**YOUR INSTRUCTIONS:** Write out the records word for word, from the line with "Which from the list" up to and including the last line of the records. Leave the pictures out of your answer.

**RECORDS SHOWN:**
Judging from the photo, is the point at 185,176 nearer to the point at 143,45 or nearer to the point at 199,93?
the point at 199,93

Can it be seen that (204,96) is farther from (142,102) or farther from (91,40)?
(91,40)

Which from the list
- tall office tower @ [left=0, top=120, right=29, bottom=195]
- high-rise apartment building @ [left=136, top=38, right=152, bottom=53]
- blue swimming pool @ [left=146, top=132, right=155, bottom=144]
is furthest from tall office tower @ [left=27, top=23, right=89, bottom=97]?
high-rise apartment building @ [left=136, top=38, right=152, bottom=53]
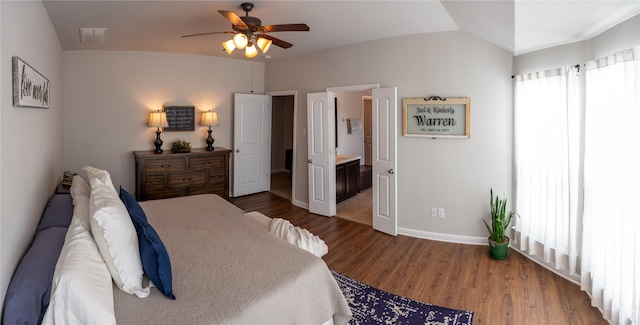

**ANSWER IN FULL:**
Which from the list
- tall office tower @ [left=0, top=120, right=29, bottom=195]
- high-rise apartment building @ [left=136, top=38, right=152, bottom=53]
- blue swimming pool @ [left=146, top=132, right=155, bottom=144]
is furthest from tall office tower @ [left=27, top=23, right=89, bottom=97]?
high-rise apartment building @ [left=136, top=38, right=152, bottom=53]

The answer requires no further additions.